One of Purple’s services will be to help employers become “accredited”, as part of the government’s refreshed Disability Confident scheme.
He said the new accreditation process was one of the taskforce’s recommendations that Tomlinson has accepted, although he was not able to provide details of how this would work ahead of today’s (Thursday) planned Disability Confident relaunch.
But he insisted that the new DC would be “more than a campaign” and “something much more concrete and much more than warm words”, and that “we absolutely hope” that it would not “simply be a modern-day Two Ticks”, the much-criticised scheme run by Jobcentre Plus that shows which employers are supposedly “positive about disabled people” in their recruitment.
The decision to close ecdp and replace it with Purple was a unanimous one taken by the ecdp board, said Adams.
He said: “I think everyone knew that if we didn’t do something pretty radical, pretty different, as an organisation, we would be providing no support to disabled people in a few months’ time.”
The decision to become a CIC instead of a charity – although part of it is likely to be set up as a charitable foundation – will provide “the opportunity for people to invest in some of the different products and services we are developing”, he said.
Purple’s target is to help more than 20,000 disabled people find permanent jobs over the next decade.
Adams said: “We want to go from an organisation based in Essex for people in Essex and the hinterland to an organisation that is based in Essex and that works nationally.”
As well as acting as a specialist employment agency for disabled people, through its online disability recruitment agency, it also will offer “meaningful work placements”, extending a disability employment programme ecdp has been running called ecdp Works.
The programme offers participants an intensive one-week training and development course, followed by a six-week supported work placement, and then another intensive week, followed by three months of support while either seeking employment – more than three-fifths have found jobs – or furthering their education.
He said: “We think that programme works because it’s been run by disabled people for disabled people; one participant described it as a disability boot camp.”
Purple is part of two consortia, led by “national players”, which are bidding for substantial contracts that would mean – if successful – Purple delivering this programme to “significant numbers” of disabled people over the next three years.
Adams would not confirm who the “national players” were, although he confirmed that they were not Remploy/Maximus or Atos.
He said it was likely that Purple would gradually develop “satellite bases” across the UK, and hopefully become known as “an organisation that works across the UK rather than just Essex and the south-east”.
It also intends to become a major player in the recruitment of personal assistants (PAs), planning to help disabled people recruit 25,000 PAs in the next 10 years.
Adams, a former senior manager with the Disability Rights Commission, previously chaired an expert advisory panel for the government on its Access to Work scheme.
As part of its launch, which saw Adams open the London Stock Exchange on Tuesday (12 July) morning, Purple released findings from a survey of 1,000 businesses.

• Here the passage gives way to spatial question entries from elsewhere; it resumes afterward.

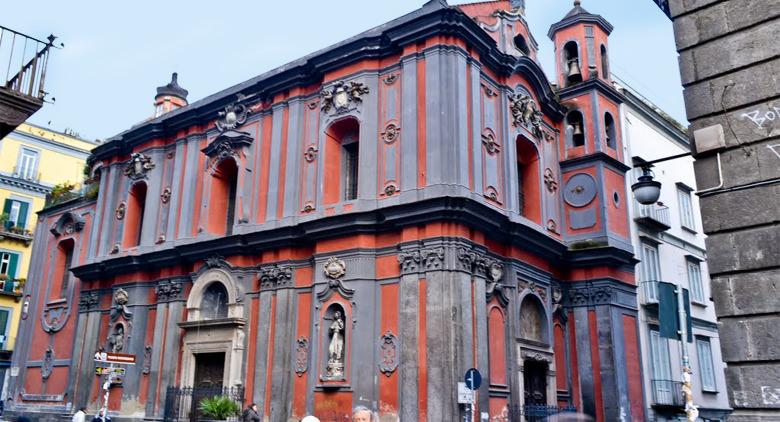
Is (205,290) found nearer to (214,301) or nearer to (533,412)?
(214,301)

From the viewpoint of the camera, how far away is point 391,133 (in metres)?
17.5

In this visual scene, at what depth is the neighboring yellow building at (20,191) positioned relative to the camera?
3419 cm

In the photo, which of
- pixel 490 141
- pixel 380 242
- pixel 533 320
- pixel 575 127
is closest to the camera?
pixel 380 242

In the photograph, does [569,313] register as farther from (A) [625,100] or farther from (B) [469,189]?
(A) [625,100]

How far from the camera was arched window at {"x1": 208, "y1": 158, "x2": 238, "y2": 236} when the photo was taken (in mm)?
21152

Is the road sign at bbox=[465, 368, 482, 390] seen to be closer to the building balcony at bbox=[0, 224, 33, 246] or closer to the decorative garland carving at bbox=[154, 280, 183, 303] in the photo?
the decorative garland carving at bbox=[154, 280, 183, 303]

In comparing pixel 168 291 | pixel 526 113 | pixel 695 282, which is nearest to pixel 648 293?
pixel 695 282

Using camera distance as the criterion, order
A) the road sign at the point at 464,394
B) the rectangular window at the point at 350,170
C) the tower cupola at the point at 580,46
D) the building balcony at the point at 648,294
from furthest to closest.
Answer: the tower cupola at the point at 580,46
the building balcony at the point at 648,294
the rectangular window at the point at 350,170
the road sign at the point at 464,394

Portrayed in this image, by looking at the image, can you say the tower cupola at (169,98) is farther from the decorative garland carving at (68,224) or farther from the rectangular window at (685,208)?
the rectangular window at (685,208)

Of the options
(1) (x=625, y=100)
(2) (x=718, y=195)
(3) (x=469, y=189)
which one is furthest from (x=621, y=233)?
(2) (x=718, y=195)

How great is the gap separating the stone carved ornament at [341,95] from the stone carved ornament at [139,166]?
7.81m

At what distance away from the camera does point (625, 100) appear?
2323cm

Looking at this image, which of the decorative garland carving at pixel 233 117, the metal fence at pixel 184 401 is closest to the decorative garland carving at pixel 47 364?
the metal fence at pixel 184 401

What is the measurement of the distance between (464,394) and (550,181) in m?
8.65
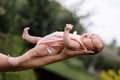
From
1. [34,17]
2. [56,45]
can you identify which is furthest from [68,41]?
[34,17]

The survey found nearly half of the businesses (45 per cent) were apprehensive about hiring a disabled person, because of fears that they would not be able to do the job and concerns about making “inappropriate comments or actions”.
It also found that almost half of employers (43 per cent) expected job applicants to disclose their impairments before they were interviewed, despite there being no legal obligation to do so.
Adams said Purple had benefited from substantial “in kind” support around this week’s launch, including the Stock Exchange event and an evening reception at the offices of international law firm CMS Cameron McKenna.